EXERCISES TO COMPLETE:
- a) Update the Musashi no Ken text between "Musashi no Ken (六三四の剣)" and "series by Eiken.", inclusive, writing "Studio Eiken" in place of "Eiken", and present the revised passage.
- b) According to the Musashi no Ken text, what award did the manga receive?

DOCUMENT TEXT:
+++
- Cover of the 24th volume

六三四の剣
- Genre: Coming-of-age, sports
- Written by: Motoka Murakami
- Published by: Shogakukan
- Imprint: Shōnen Sunday Comics
- Magazine: Weekly Shōnen Sunday
- Original run: April 8, 1981 – September 25, 1985
- Volumes: 24
- Directed by: Toshitaka Tsunoda
- Studio: Eiken
- Original network: TV Tokyo
- Original run: April 18, 1985 – September 26, 1986
- Episodes: 72

Musashi no Ken – Tadaima Shugyō Chū
- Publisher: Taito
- Genre: Platform
- Platform: Famicom
- Released: August 8, 1986

Typing Shinken Shoubu: Musashi no Ken
- Publisher: Racjin / Sunsoft
- Genre: Typing / Action
- Platform: PlayStation 2
- Released: January 1, 2002

= Musashi no Ken =

Japanese manga and anime series

Musashi no Ken (六三四の剣) is a Japanese sports manga series written and illustrated by Motoka Murakami that focuses on kendo. It was serialized by Shogakukan in Weekly Shōnen Sunday between April 1981 and October 1985. Musashi no Ken received the 1984 Shogakukan Manga Award for shōnen manga.

The manga was adapted as a 72-episode anime television series by Eiken.

The manga was also adapted into a Famicom platform game called Musashi no Ken – Tadaima Shugyō Chū (六三四の剣 ただいま修行中). The game was developed and published by Taito. It was released in Japan on August 8, 1986.

==Plot==
The manga tells the story of Musashi Natsuki, an aspired kendō swordsman. He was born to Eiichirō and Kayo Natsuki, in Iwate Prefecture of the Northeast region. Both his parents were acclaimed kendō swordsmen, especially his father Eiichirō who was nationally famous. After Eiichirō's death accidentally caused by his rival Kunihiko Tōdō's tsuki, Musashi vowed to defeat Kunihiko one day. Unfortunately, Kunihiko retired from kendo out of guilt, and Musashi then aimed to beat his son Shura Tōdō instead. There was no hard feeling between them, however, and they remained good friends. Musashi trained hard as a child under the guidance of his mother Kayo, who had retired from professional kendō and now only did her day job as a full-time grade school teacher at Musashi's school, but he also got more practice from the local dojo with Ranko Todoroki, who later became one of his closest friends.

From volume 13, after Musashi finally defeated Shura at the national championship, the story jumped forward to when Musashi was 15 and the "Youth Series" (青春編, Seishunhen) started. Musashi went to Kaiyō High and met new friends and stronger fellow kendō swordsmen. But during the time there, he realized his shortcomings, and wanted to be stronger and learn more from various schools of kendō in Japan. Thanks to Kayo's words of encouragement, he made up his mind, halted his high school education, traveled from dojo to dojo and challenged their best swordsmen, just like his legendary namesake Miyamoto Musashi did (he even learned Miyamoto Musashi's double-katana technique from a reclusive old man and tailored it to suit his kendō), until he was ready to face off very strong opponents at the final national championship.
+++
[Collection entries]
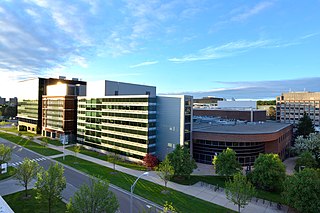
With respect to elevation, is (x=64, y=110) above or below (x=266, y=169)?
above

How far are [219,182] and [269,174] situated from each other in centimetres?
844

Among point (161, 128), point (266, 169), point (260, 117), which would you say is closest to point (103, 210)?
point (266, 169)

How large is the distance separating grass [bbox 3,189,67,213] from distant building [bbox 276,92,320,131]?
112173 millimetres

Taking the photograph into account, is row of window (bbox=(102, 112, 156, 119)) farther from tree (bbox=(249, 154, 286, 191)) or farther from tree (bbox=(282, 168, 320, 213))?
tree (bbox=(282, 168, 320, 213))

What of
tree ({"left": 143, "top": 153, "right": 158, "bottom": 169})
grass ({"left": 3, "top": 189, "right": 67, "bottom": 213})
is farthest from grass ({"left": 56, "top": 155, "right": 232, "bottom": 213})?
grass ({"left": 3, "top": 189, "right": 67, "bottom": 213})

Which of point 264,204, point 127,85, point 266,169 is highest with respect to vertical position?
point 127,85

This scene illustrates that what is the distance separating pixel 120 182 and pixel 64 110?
158ft

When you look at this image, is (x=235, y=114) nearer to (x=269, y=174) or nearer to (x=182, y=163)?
(x=269, y=174)

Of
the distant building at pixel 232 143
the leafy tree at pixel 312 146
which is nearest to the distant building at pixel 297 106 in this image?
the leafy tree at pixel 312 146

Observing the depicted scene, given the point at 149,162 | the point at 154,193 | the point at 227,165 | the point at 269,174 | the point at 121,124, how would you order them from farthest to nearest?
the point at 121,124 < the point at 149,162 < the point at 227,165 < the point at 269,174 < the point at 154,193

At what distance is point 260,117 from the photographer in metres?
96.1

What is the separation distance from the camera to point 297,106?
113 metres

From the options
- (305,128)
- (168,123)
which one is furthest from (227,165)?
(305,128)

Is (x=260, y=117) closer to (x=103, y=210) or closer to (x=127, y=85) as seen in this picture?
(x=127, y=85)
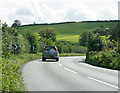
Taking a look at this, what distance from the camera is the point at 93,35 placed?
3002cm

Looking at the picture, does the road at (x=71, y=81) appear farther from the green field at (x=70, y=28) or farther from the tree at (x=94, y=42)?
the green field at (x=70, y=28)

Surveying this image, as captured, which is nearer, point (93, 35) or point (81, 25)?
point (93, 35)

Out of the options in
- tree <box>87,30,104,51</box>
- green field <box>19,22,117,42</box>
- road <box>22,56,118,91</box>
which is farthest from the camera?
green field <box>19,22,117,42</box>

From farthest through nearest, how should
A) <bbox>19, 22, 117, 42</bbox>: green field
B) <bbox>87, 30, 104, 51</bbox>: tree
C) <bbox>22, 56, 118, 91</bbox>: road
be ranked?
<bbox>19, 22, 117, 42</bbox>: green field, <bbox>87, 30, 104, 51</bbox>: tree, <bbox>22, 56, 118, 91</bbox>: road

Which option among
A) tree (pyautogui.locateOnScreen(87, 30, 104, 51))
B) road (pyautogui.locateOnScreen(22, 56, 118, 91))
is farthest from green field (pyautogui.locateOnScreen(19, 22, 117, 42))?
road (pyautogui.locateOnScreen(22, 56, 118, 91))

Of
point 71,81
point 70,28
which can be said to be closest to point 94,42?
point 71,81

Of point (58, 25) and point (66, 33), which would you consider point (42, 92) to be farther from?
point (58, 25)

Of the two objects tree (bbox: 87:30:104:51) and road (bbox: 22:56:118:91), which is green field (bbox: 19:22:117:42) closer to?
tree (bbox: 87:30:104:51)

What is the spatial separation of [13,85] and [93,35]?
75.6 feet

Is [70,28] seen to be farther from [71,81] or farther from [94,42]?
[71,81]

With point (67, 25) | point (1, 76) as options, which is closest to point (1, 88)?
point (1, 76)

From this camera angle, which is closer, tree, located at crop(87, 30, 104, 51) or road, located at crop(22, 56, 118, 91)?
road, located at crop(22, 56, 118, 91)

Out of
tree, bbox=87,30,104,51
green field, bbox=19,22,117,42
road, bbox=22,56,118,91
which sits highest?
green field, bbox=19,22,117,42

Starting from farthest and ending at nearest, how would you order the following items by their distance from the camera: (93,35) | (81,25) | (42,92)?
1. (81,25)
2. (93,35)
3. (42,92)
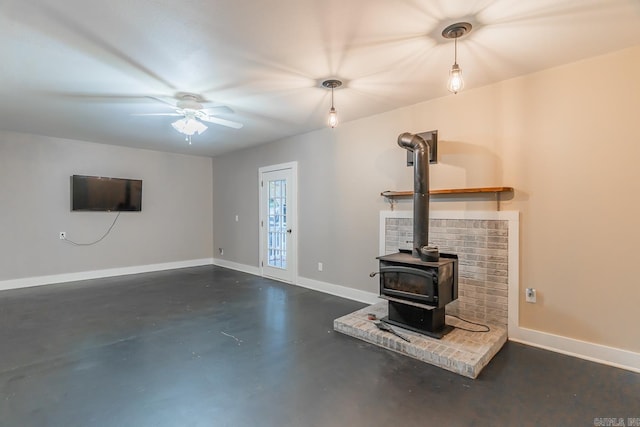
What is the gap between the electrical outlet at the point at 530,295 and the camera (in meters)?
2.92

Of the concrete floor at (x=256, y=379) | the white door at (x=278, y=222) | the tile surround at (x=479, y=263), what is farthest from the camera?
the white door at (x=278, y=222)

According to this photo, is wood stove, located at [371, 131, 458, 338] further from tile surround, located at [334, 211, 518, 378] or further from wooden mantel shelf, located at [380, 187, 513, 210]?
wooden mantel shelf, located at [380, 187, 513, 210]

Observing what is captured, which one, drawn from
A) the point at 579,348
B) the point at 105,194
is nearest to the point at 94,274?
the point at 105,194

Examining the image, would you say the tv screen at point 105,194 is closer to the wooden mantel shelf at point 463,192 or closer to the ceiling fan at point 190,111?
the ceiling fan at point 190,111

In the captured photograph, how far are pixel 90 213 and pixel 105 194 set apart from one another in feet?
1.43

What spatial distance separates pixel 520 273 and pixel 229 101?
3.54 metres

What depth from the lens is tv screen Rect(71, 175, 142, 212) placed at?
214 inches

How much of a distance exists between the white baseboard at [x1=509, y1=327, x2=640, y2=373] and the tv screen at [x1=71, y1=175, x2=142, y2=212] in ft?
21.2

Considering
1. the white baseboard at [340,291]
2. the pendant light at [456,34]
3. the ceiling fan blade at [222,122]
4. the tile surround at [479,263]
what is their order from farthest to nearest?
the white baseboard at [340,291] < the ceiling fan blade at [222,122] < the tile surround at [479,263] < the pendant light at [456,34]

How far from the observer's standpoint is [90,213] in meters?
5.69

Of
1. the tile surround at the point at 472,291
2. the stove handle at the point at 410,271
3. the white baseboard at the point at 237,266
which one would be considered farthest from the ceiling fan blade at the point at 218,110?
the white baseboard at the point at 237,266

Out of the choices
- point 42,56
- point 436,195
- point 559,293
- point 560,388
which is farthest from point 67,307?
point 559,293

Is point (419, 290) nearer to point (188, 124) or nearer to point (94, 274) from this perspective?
+++
ANSWER SET:
- a)
Musashi no Ken (六三四の剣) is a Japanese sports manga series written and illustrated by Motoka Murakami that focuses on kendo. It was serialized by Shogakukan in Weekly Shōnen Sunday between April 1981 and October 1985. Musashi no Ken received the 1984 Shogakukan Manga Award for shōnen manga.

The manga was adapted as a 72-episode anime television series by Studio Eiken.

- b) The 1984 Shogakukan Manga Award for shōnen manga.